Formation of ursodeoxycholic acid from chenodeoxycholic acid by a 7 beta-hydroxysteroid dehydrogenase-elaborating Eubacterium aerofaciens strain cocultured with 7 alpha-hydroxysteroid dehydrogenase-elaborating organisms

Abstract

A gram-positive, anaerobic, chain-forming, rod-shaped anaerobe (isolate G20-7) was isolated from normal human feces. This organism was identified by cellular morphology and fermentative and biochemical data as F. aerofaciens. When isolate G20-7 was grown in the presence of Bacteroides fragilis or Escherichia coli (or another 7.alpha.-hydroxysteroid dehydrogenase producer) and chenodeoxycholic acid, ursodeoxycholic acid was produced.

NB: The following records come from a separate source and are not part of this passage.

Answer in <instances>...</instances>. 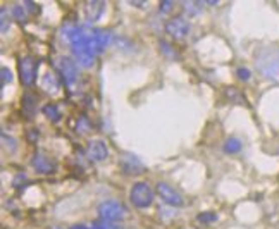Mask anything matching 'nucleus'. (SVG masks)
<instances>
[{
	"mask_svg": "<svg viewBox=\"0 0 279 229\" xmlns=\"http://www.w3.org/2000/svg\"><path fill=\"white\" fill-rule=\"evenodd\" d=\"M257 69L262 72V76L269 79L277 78L279 74V55L274 48H265L262 50V54L258 55V59L255 60Z\"/></svg>",
	"mask_w": 279,
	"mask_h": 229,
	"instance_id": "obj_1",
	"label": "nucleus"
},
{
	"mask_svg": "<svg viewBox=\"0 0 279 229\" xmlns=\"http://www.w3.org/2000/svg\"><path fill=\"white\" fill-rule=\"evenodd\" d=\"M97 214L102 220H111V222H119L128 215L126 205H123L117 200H104L97 207Z\"/></svg>",
	"mask_w": 279,
	"mask_h": 229,
	"instance_id": "obj_2",
	"label": "nucleus"
},
{
	"mask_svg": "<svg viewBox=\"0 0 279 229\" xmlns=\"http://www.w3.org/2000/svg\"><path fill=\"white\" fill-rule=\"evenodd\" d=\"M153 198H155V191L150 188L148 183H136L133 184L131 191H129V200L135 205L136 208H147L153 203Z\"/></svg>",
	"mask_w": 279,
	"mask_h": 229,
	"instance_id": "obj_3",
	"label": "nucleus"
},
{
	"mask_svg": "<svg viewBox=\"0 0 279 229\" xmlns=\"http://www.w3.org/2000/svg\"><path fill=\"white\" fill-rule=\"evenodd\" d=\"M18 67H19V78H21V83L26 88H31L36 81L38 60H35V57H31V55H24V57L18 60Z\"/></svg>",
	"mask_w": 279,
	"mask_h": 229,
	"instance_id": "obj_4",
	"label": "nucleus"
},
{
	"mask_svg": "<svg viewBox=\"0 0 279 229\" xmlns=\"http://www.w3.org/2000/svg\"><path fill=\"white\" fill-rule=\"evenodd\" d=\"M164 30L171 38L183 40L190 35V31H192V24H190L188 19H184L183 16H176V18H171L165 23Z\"/></svg>",
	"mask_w": 279,
	"mask_h": 229,
	"instance_id": "obj_5",
	"label": "nucleus"
},
{
	"mask_svg": "<svg viewBox=\"0 0 279 229\" xmlns=\"http://www.w3.org/2000/svg\"><path fill=\"white\" fill-rule=\"evenodd\" d=\"M55 66H57V71L60 74V78H62V81L66 84H71L78 79V67H76V62L69 57H59L57 62H55Z\"/></svg>",
	"mask_w": 279,
	"mask_h": 229,
	"instance_id": "obj_6",
	"label": "nucleus"
},
{
	"mask_svg": "<svg viewBox=\"0 0 279 229\" xmlns=\"http://www.w3.org/2000/svg\"><path fill=\"white\" fill-rule=\"evenodd\" d=\"M155 191H157V195L160 196V200H162L164 203L171 205V207H181V205H183V196H181L172 186L164 183V181H159V183H157Z\"/></svg>",
	"mask_w": 279,
	"mask_h": 229,
	"instance_id": "obj_7",
	"label": "nucleus"
},
{
	"mask_svg": "<svg viewBox=\"0 0 279 229\" xmlns=\"http://www.w3.org/2000/svg\"><path fill=\"white\" fill-rule=\"evenodd\" d=\"M119 166H121L123 174H126V176H140L147 171L143 166V162H141L138 157L131 155V154H124L123 157H121Z\"/></svg>",
	"mask_w": 279,
	"mask_h": 229,
	"instance_id": "obj_8",
	"label": "nucleus"
},
{
	"mask_svg": "<svg viewBox=\"0 0 279 229\" xmlns=\"http://www.w3.org/2000/svg\"><path fill=\"white\" fill-rule=\"evenodd\" d=\"M111 40H112L111 31H105V30H91L90 31V47L97 55L102 54L105 48L111 45Z\"/></svg>",
	"mask_w": 279,
	"mask_h": 229,
	"instance_id": "obj_9",
	"label": "nucleus"
},
{
	"mask_svg": "<svg viewBox=\"0 0 279 229\" xmlns=\"http://www.w3.org/2000/svg\"><path fill=\"white\" fill-rule=\"evenodd\" d=\"M86 157L91 162H102L109 157V147L104 140H91L86 145Z\"/></svg>",
	"mask_w": 279,
	"mask_h": 229,
	"instance_id": "obj_10",
	"label": "nucleus"
},
{
	"mask_svg": "<svg viewBox=\"0 0 279 229\" xmlns=\"http://www.w3.org/2000/svg\"><path fill=\"white\" fill-rule=\"evenodd\" d=\"M31 167L35 169L38 174H54L55 169H57V166H55V162L50 159V157H47L45 154H35L33 157H31Z\"/></svg>",
	"mask_w": 279,
	"mask_h": 229,
	"instance_id": "obj_11",
	"label": "nucleus"
},
{
	"mask_svg": "<svg viewBox=\"0 0 279 229\" xmlns=\"http://www.w3.org/2000/svg\"><path fill=\"white\" fill-rule=\"evenodd\" d=\"M104 11H105V2H102V0H91V2H84V6H83L84 18H86L90 23L99 21V19L102 18Z\"/></svg>",
	"mask_w": 279,
	"mask_h": 229,
	"instance_id": "obj_12",
	"label": "nucleus"
},
{
	"mask_svg": "<svg viewBox=\"0 0 279 229\" xmlns=\"http://www.w3.org/2000/svg\"><path fill=\"white\" fill-rule=\"evenodd\" d=\"M42 88L47 91V93H50V95L57 93V91L60 90V83L57 79V74H55V72H52V71H48L47 74L42 78Z\"/></svg>",
	"mask_w": 279,
	"mask_h": 229,
	"instance_id": "obj_13",
	"label": "nucleus"
},
{
	"mask_svg": "<svg viewBox=\"0 0 279 229\" xmlns=\"http://www.w3.org/2000/svg\"><path fill=\"white\" fill-rule=\"evenodd\" d=\"M23 112L26 114L28 119L33 118V114L36 112V96L30 91L23 95Z\"/></svg>",
	"mask_w": 279,
	"mask_h": 229,
	"instance_id": "obj_14",
	"label": "nucleus"
},
{
	"mask_svg": "<svg viewBox=\"0 0 279 229\" xmlns=\"http://www.w3.org/2000/svg\"><path fill=\"white\" fill-rule=\"evenodd\" d=\"M42 112L45 114L47 119H50V123H59V121L62 119V114H60L59 107L55 105V103H45V105L42 107Z\"/></svg>",
	"mask_w": 279,
	"mask_h": 229,
	"instance_id": "obj_15",
	"label": "nucleus"
},
{
	"mask_svg": "<svg viewBox=\"0 0 279 229\" xmlns=\"http://www.w3.org/2000/svg\"><path fill=\"white\" fill-rule=\"evenodd\" d=\"M11 21H12V14H9L7 7H2L0 9V28H2V35H6L7 31L11 30Z\"/></svg>",
	"mask_w": 279,
	"mask_h": 229,
	"instance_id": "obj_16",
	"label": "nucleus"
},
{
	"mask_svg": "<svg viewBox=\"0 0 279 229\" xmlns=\"http://www.w3.org/2000/svg\"><path fill=\"white\" fill-rule=\"evenodd\" d=\"M241 150V142L238 138H229L224 143V152L226 154H238Z\"/></svg>",
	"mask_w": 279,
	"mask_h": 229,
	"instance_id": "obj_17",
	"label": "nucleus"
},
{
	"mask_svg": "<svg viewBox=\"0 0 279 229\" xmlns=\"http://www.w3.org/2000/svg\"><path fill=\"white\" fill-rule=\"evenodd\" d=\"M11 14L18 23H21V24L26 23V11H24V6H21V4H16V6L12 7Z\"/></svg>",
	"mask_w": 279,
	"mask_h": 229,
	"instance_id": "obj_18",
	"label": "nucleus"
},
{
	"mask_svg": "<svg viewBox=\"0 0 279 229\" xmlns=\"http://www.w3.org/2000/svg\"><path fill=\"white\" fill-rule=\"evenodd\" d=\"M204 2H183V9L188 12V16H197L202 11Z\"/></svg>",
	"mask_w": 279,
	"mask_h": 229,
	"instance_id": "obj_19",
	"label": "nucleus"
},
{
	"mask_svg": "<svg viewBox=\"0 0 279 229\" xmlns=\"http://www.w3.org/2000/svg\"><path fill=\"white\" fill-rule=\"evenodd\" d=\"M197 220L202 224H212L217 220V214L216 212H202V214L197 215Z\"/></svg>",
	"mask_w": 279,
	"mask_h": 229,
	"instance_id": "obj_20",
	"label": "nucleus"
},
{
	"mask_svg": "<svg viewBox=\"0 0 279 229\" xmlns=\"http://www.w3.org/2000/svg\"><path fill=\"white\" fill-rule=\"evenodd\" d=\"M91 229H121L119 224H116V222H111V220H97V222H93Z\"/></svg>",
	"mask_w": 279,
	"mask_h": 229,
	"instance_id": "obj_21",
	"label": "nucleus"
},
{
	"mask_svg": "<svg viewBox=\"0 0 279 229\" xmlns=\"http://www.w3.org/2000/svg\"><path fill=\"white\" fill-rule=\"evenodd\" d=\"M2 140H4V147H6L9 152H16V150H18V143H16V140L12 138V136L2 135Z\"/></svg>",
	"mask_w": 279,
	"mask_h": 229,
	"instance_id": "obj_22",
	"label": "nucleus"
},
{
	"mask_svg": "<svg viewBox=\"0 0 279 229\" xmlns=\"http://www.w3.org/2000/svg\"><path fill=\"white\" fill-rule=\"evenodd\" d=\"M159 45H160V50H162V54L165 55V57H174V55H176L174 50H172L171 45H169V43L165 42V40H160Z\"/></svg>",
	"mask_w": 279,
	"mask_h": 229,
	"instance_id": "obj_23",
	"label": "nucleus"
},
{
	"mask_svg": "<svg viewBox=\"0 0 279 229\" xmlns=\"http://www.w3.org/2000/svg\"><path fill=\"white\" fill-rule=\"evenodd\" d=\"M236 76L241 79V81H248V79L252 78V72H250V69H246V67H238Z\"/></svg>",
	"mask_w": 279,
	"mask_h": 229,
	"instance_id": "obj_24",
	"label": "nucleus"
},
{
	"mask_svg": "<svg viewBox=\"0 0 279 229\" xmlns=\"http://www.w3.org/2000/svg\"><path fill=\"white\" fill-rule=\"evenodd\" d=\"M0 76H2V86H6L7 83L12 81V71L9 67H2V72H0Z\"/></svg>",
	"mask_w": 279,
	"mask_h": 229,
	"instance_id": "obj_25",
	"label": "nucleus"
},
{
	"mask_svg": "<svg viewBox=\"0 0 279 229\" xmlns=\"http://www.w3.org/2000/svg\"><path fill=\"white\" fill-rule=\"evenodd\" d=\"M76 130H78L79 133H86L88 130H90V123H88L86 118H81L78 121V126H76Z\"/></svg>",
	"mask_w": 279,
	"mask_h": 229,
	"instance_id": "obj_26",
	"label": "nucleus"
},
{
	"mask_svg": "<svg viewBox=\"0 0 279 229\" xmlns=\"http://www.w3.org/2000/svg\"><path fill=\"white\" fill-rule=\"evenodd\" d=\"M172 7H174V2H171V0H162L159 6V11L162 12V14H165V12H169Z\"/></svg>",
	"mask_w": 279,
	"mask_h": 229,
	"instance_id": "obj_27",
	"label": "nucleus"
},
{
	"mask_svg": "<svg viewBox=\"0 0 279 229\" xmlns=\"http://www.w3.org/2000/svg\"><path fill=\"white\" fill-rule=\"evenodd\" d=\"M23 181H26V174H18L14 179H12V186H14V188L21 186V184H23Z\"/></svg>",
	"mask_w": 279,
	"mask_h": 229,
	"instance_id": "obj_28",
	"label": "nucleus"
},
{
	"mask_svg": "<svg viewBox=\"0 0 279 229\" xmlns=\"http://www.w3.org/2000/svg\"><path fill=\"white\" fill-rule=\"evenodd\" d=\"M23 6H24V9H28L30 12H36L38 9L35 7V4L33 2H30V0H26V2H23Z\"/></svg>",
	"mask_w": 279,
	"mask_h": 229,
	"instance_id": "obj_29",
	"label": "nucleus"
},
{
	"mask_svg": "<svg viewBox=\"0 0 279 229\" xmlns=\"http://www.w3.org/2000/svg\"><path fill=\"white\" fill-rule=\"evenodd\" d=\"M69 229H91V227L86 226V224H74V226H71Z\"/></svg>",
	"mask_w": 279,
	"mask_h": 229,
	"instance_id": "obj_30",
	"label": "nucleus"
},
{
	"mask_svg": "<svg viewBox=\"0 0 279 229\" xmlns=\"http://www.w3.org/2000/svg\"><path fill=\"white\" fill-rule=\"evenodd\" d=\"M129 4L135 7H143V4H147V2H138V0H135V2H129Z\"/></svg>",
	"mask_w": 279,
	"mask_h": 229,
	"instance_id": "obj_31",
	"label": "nucleus"
},
{
	"mask_svg": "<svg viewBox=\"0 0 279 229\" xmlns=\"http://www.w3.org/2000/svg\"><path fill=\"white\" fill-rule=\"evenodd\" d=\"M52 229H60V227H57V226H55V227H52Z\"/></svg>",
	"mask_w": 279,
	"mask_h": 229,
	"instance_id": "obj_32",
	"label": "nucleus"
}]
</instances>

Time course curves revealed that 3.alpha.-hydroxy-7-keto-5.beta.-cholanoic acid produced by B. fragilis or E. coli or introduced into the medium as a pure substance was reduced by G20-7 specifically to ursodeoxycholic acid. The addition of glycine and taurine-conjugated primary bile acids (chenodeoxycholic and cholic acids) and other bile acids to binary cultures of B. fragilis and G20-7 revealed that both conjugates were hydrolyzed to give free bile acids, ursocholic acid (3.alpha.,7.beta.,12.alpha.-trihydroxy-5.beta.-cholanoic acid) was produced when conjugated (or free) cholic acid was the substrate, and the epimerization reaction was at least partially reversible. Corroborating these observations, an NADP-dependent 7.beta.-hydroxysteroid dehydrogenase (reacting specifically with 7.beta.-OH groups) was demonstrated in cell-free preparations of isolate G20-F; production of the enzyme was optimal at 12-18 h of growth. This enzyme, when measured in the oxidative direction, was active with ursodeoxycholic acid, ursocholic acid and the taurine conjugate of ursodeoxycholic acid (but not with chenodeoxycholic, deoxycholic or cholic acids) and displayed an optimal pH of 9.8-10.2.